§ **DIRECTIVES**
1. Name every school group in the personal essay for which the writer usually set up the sound and lighting equipment.
2. Reproduce the personal essay from "Personal Essay of" up to and including "a pep rally.".
3. In the personal essay, what vehicle did the writer load up when someone called to rent the equipment?

§ **DOCUMENT**
==================================================

Personal Essay of Joseph G. Perez, LSAC # (xxxxxxxx)



Few people can honestly credit the path of their entire career to a defective audiocassette player.

Undoubtedly, every high school has its own version of “that kid.” The one who knows how to fix the movie projector, the one who gets called up when a teacher has problems with their computer (computers were still new and scary then), the one who roams the hallways without a pass- a furrowed brow and a look of purpose sufficient for any teacher they might pass by. At Charlotte High School in Punta Gorda, FL, that was me. If I’d had a modicum of musical or athletic talent things probably would have been different, but as it happened I was the one who usually bore the task of setting up the sound and lighting equipment whenever the band or the drama club needed to perform, or the football team wanted to do a pep rally.

Charlotte County wasn’t a very big place when I was growing up, and is only marginally more so today. Now, as then, it still has exactly two libraries, one movie theater, and no musical equipment rental shops. You know- the kind of place where local community organizations can go to rent some microphones and loudspeakers when they want to do an outdoor performance. Problematic for them, but a latent blessing for me.

Some years back, a clever administrator at the high school had recognized this fact and decided to fill a niche. Since the school happened to possess a not inconsiderable inventory of publicly owned sound and lighting equipment, it was a natural fit that they become the town’s one-stop-shop when some charity organization or another wanted to stage a public event. The school collected a few dollars of much-needed funding, the customer got a bargain-basement deal. And since I had both the know-how and a car, when someone called up I’d load up my old VW Beetle and head out to the field.

==================================================

(Saved entries)
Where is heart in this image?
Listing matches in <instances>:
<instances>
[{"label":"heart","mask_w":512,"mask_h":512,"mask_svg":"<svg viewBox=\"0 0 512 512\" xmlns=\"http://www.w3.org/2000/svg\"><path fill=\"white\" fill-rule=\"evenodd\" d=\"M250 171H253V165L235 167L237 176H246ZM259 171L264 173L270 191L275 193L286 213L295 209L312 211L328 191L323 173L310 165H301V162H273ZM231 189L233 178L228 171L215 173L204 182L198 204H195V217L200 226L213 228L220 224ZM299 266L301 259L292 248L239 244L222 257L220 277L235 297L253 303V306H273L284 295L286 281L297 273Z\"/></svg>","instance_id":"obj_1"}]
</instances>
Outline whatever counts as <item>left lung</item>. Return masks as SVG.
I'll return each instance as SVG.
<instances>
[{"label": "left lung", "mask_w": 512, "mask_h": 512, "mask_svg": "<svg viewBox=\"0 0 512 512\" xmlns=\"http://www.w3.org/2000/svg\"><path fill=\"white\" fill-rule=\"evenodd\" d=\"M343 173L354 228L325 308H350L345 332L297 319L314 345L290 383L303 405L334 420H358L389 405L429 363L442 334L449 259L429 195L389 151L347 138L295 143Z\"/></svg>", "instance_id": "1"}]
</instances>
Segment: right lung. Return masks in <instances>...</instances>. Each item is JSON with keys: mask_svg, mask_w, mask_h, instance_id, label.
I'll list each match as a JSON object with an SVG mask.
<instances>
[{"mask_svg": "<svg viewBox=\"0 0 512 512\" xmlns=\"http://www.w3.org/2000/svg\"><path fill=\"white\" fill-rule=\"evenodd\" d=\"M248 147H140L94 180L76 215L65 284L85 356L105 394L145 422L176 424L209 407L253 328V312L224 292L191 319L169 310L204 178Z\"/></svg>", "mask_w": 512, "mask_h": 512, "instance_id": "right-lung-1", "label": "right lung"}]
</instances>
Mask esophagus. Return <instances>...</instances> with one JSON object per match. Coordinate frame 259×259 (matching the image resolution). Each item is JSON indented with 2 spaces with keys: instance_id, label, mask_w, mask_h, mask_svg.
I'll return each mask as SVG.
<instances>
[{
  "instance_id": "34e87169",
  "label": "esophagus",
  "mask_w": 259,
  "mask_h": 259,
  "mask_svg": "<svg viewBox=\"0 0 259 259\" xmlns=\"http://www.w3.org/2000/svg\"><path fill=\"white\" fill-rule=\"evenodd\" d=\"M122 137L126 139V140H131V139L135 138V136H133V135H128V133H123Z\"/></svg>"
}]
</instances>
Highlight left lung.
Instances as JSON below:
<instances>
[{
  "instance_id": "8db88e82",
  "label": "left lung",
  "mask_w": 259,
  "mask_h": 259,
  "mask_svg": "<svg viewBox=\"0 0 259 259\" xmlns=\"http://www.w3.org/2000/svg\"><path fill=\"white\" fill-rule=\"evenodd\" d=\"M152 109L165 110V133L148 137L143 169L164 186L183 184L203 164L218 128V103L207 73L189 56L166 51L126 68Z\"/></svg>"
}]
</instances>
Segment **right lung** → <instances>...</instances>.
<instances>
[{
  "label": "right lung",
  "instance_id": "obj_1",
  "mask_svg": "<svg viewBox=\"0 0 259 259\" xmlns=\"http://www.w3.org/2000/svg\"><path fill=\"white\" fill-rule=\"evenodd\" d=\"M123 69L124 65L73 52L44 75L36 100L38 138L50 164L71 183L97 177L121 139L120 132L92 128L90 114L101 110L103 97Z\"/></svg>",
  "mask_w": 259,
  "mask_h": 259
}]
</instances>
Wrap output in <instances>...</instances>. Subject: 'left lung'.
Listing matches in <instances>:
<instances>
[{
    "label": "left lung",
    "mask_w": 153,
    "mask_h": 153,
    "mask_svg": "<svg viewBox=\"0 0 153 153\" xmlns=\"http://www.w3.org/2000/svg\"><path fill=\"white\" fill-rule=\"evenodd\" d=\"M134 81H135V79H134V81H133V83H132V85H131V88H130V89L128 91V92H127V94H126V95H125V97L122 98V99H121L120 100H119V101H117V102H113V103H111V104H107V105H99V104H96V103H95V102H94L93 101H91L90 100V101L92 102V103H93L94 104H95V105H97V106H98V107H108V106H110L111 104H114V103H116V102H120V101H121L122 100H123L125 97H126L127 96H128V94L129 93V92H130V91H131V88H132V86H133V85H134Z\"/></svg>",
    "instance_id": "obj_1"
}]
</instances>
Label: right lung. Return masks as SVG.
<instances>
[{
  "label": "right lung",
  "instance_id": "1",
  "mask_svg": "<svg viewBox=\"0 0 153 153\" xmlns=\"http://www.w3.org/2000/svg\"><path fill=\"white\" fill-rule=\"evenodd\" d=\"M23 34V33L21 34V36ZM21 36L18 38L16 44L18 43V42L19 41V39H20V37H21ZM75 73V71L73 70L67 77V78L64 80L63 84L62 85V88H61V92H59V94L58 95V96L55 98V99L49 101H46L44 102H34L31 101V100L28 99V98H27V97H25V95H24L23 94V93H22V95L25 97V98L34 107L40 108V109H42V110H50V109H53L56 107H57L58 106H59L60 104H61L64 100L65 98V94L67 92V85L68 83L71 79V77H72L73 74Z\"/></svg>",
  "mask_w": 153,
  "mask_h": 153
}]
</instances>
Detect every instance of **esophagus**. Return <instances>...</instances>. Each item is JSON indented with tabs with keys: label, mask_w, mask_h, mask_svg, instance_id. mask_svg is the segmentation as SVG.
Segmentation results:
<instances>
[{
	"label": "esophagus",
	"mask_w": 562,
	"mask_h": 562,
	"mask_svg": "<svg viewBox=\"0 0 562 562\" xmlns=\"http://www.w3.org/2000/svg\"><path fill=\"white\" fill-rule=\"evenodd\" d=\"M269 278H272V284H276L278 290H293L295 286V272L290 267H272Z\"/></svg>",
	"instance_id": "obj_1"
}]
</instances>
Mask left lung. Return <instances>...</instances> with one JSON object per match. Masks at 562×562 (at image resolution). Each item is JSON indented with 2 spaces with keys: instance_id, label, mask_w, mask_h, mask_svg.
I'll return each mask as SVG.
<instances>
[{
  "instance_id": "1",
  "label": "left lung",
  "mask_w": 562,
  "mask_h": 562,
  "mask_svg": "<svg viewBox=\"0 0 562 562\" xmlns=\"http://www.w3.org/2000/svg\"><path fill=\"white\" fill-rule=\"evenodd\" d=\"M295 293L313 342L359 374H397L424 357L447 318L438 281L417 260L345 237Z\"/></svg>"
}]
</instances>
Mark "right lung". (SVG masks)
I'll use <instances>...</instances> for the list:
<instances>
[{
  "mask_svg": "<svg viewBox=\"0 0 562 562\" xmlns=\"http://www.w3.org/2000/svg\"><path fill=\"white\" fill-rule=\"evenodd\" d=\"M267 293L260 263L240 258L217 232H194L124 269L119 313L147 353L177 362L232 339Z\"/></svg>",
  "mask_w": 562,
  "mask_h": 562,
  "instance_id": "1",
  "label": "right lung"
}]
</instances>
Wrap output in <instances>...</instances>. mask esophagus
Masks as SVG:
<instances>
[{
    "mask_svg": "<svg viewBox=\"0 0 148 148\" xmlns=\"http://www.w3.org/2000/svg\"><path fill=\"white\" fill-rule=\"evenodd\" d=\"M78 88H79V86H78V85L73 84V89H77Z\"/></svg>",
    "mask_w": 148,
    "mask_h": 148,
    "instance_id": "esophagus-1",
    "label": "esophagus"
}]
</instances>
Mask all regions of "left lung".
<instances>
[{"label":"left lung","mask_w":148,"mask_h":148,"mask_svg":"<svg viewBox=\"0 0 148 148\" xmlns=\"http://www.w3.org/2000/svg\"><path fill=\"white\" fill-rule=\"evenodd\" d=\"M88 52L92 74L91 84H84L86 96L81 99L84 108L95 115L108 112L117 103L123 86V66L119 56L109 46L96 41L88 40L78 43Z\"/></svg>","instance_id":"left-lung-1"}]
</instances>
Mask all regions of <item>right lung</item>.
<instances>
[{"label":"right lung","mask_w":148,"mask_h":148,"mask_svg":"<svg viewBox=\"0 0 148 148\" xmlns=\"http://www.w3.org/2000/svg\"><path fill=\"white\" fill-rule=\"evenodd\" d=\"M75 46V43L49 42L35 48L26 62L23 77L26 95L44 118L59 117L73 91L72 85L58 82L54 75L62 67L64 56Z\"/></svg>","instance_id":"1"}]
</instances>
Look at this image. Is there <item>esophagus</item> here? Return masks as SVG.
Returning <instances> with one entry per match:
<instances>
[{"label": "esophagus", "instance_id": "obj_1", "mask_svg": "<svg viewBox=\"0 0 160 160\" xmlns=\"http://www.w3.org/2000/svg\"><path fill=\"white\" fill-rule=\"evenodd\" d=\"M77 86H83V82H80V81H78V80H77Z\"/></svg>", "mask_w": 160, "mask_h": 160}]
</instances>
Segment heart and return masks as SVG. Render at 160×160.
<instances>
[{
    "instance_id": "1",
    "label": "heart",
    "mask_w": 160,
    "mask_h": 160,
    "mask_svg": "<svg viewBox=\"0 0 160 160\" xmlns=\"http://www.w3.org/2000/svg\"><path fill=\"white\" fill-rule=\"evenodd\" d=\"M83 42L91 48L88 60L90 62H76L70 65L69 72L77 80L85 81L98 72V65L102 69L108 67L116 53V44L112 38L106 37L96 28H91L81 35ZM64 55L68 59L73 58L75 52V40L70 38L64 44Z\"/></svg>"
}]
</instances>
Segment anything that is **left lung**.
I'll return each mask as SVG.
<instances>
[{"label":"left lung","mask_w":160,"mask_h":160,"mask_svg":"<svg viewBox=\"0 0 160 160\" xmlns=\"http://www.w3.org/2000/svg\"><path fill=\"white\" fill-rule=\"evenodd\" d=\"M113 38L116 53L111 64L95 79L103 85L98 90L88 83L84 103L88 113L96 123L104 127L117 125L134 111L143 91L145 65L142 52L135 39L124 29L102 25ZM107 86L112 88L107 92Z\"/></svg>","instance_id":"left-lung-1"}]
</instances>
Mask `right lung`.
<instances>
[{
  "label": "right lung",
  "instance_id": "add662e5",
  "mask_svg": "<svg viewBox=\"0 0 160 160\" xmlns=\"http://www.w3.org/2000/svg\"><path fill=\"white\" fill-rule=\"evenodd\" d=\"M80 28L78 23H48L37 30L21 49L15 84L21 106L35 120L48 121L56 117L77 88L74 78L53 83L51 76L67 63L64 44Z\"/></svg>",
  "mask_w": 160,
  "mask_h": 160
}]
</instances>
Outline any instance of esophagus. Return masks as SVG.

==================================================

§ **REPLIES**
1. The band, the drama club, and the football team (for a pep rally).

2.
Personal Essay of Joseph G. Perez, LSAC # (xxxxxxxx)



Few people can honestly credit the path of their entire career to a defective audiocassette player.

Undoubtedly, every high school has its own version of “that kid.” The one who knows how to fix the movie projector, the one who gets called up when a teacher has problems with their computer (computers were still new and scary then), the one who roams the hallways without a pass- a furrowed brow and a look of purpose sufficient for any teacher they might pass by. At Charlotte High School in Punta Gorda, FL, that was me. If I’d had a modicum of musical or athletic talent things probably would have been different, but as it happened I was the one who usually bore the task of setting up the sound and lighting equipment whenever the band or the drama club needed to perform, or the football team wanted to do a pep rally.

3. An old VW Beetle.